Goal of the exercise: Can you pick up the post about the Spark Arrow optimization errors and carry it on from its last line?

Excerpt:
I am trying to use arrow by
enabling spark.conf.set("spark.sql.execution.arrow.pyspark.enabled", "true"), but getting following error
/databricks/spark/python/pyspark/sql/pandas/conversion.py:340: UserWarning: createDataFrame
attempted Arrow optimization because 'spark.sql.execution.arrow.pyspark.enabled' is set to
true; however, failed by the reason below:
[Errno 13] Permission denied: '/local_disk0/spark-0419ce26-a5d1-4c8a-b985-
55ca5737a123/pyspark-f272e212-2760-40d2-9e6c-891f858a9a48/tmp92jv6g71'
Attempting non-optimization as 'spark.sql.execution.arrow.pyspark.fallback.enabled' is set to
true.
warnings.warn(msg)
/databricks/spark/python/pyspark/sql/pandas/conversion.py:161: UserWarning: toPandas
attempted Arrow optimization because 'spark.sql.execution.arrow.pyspark.enabled' is set to
true, but has reached the error below and can not continue. Note that
'spark.sql.execution.arrow.pyspark.fallback.enabled' does not have an effect on failures in
the middle of computation.
arrow is not supported when using file-based collect
warnings.warn(msg)

Data excerpt:

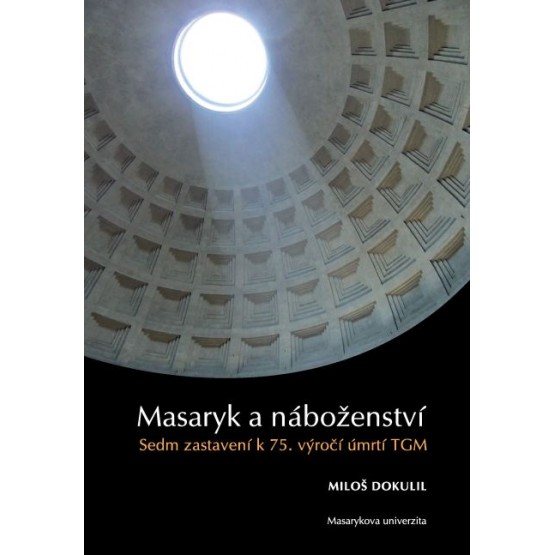 Masaryk a náboženství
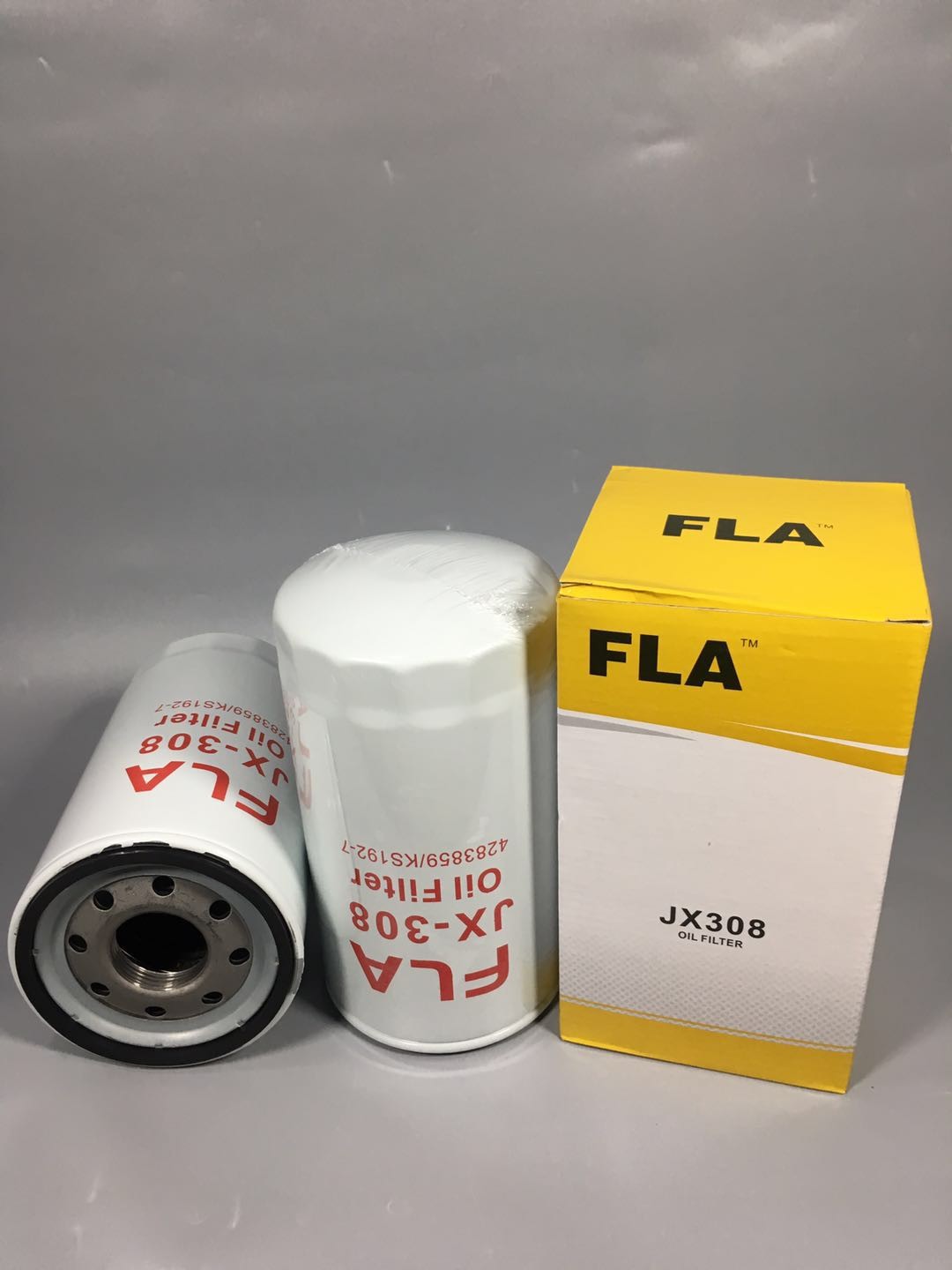 Hitachi Oil Filter KS192-7 4283859 P551381 For 6BD1 6BG1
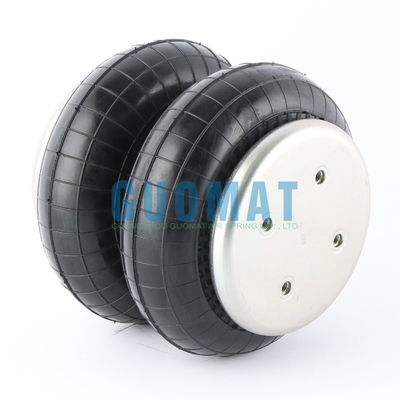 2B188168 Dubbel geslingerde luchtophanging G 1/4 luchtgat voor persapparatuur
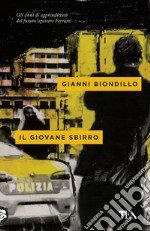 Il giovane sbirro libro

Task output:
Exception: arrow is not supported when using file-based collect
Our cluster version is 10.3 (includes Apache Spark 3.2.1, Scala 2.12), driver type is standard_E32_V3
below is the code which I have tried to use from documentation documentation link
import numpy as np
import pandas as pd
# Enable Arrow-based columnar data transfers
spark.conf.set("spark.sql.execution.arrow.pyspark.enabled", "true")
# Generate a Pandas DataFrame
pdf = pd.DataFrame(np.random.rand(100, 3))
# Create a Spark DataFrame from a Pandas DataFrame using Arrow
df = spark.createDataFrame(pdf)
# Convert the Spark DataFrame back to a Pandas DataFrame using Arrow
result_pdf = df.select("*").toPandas()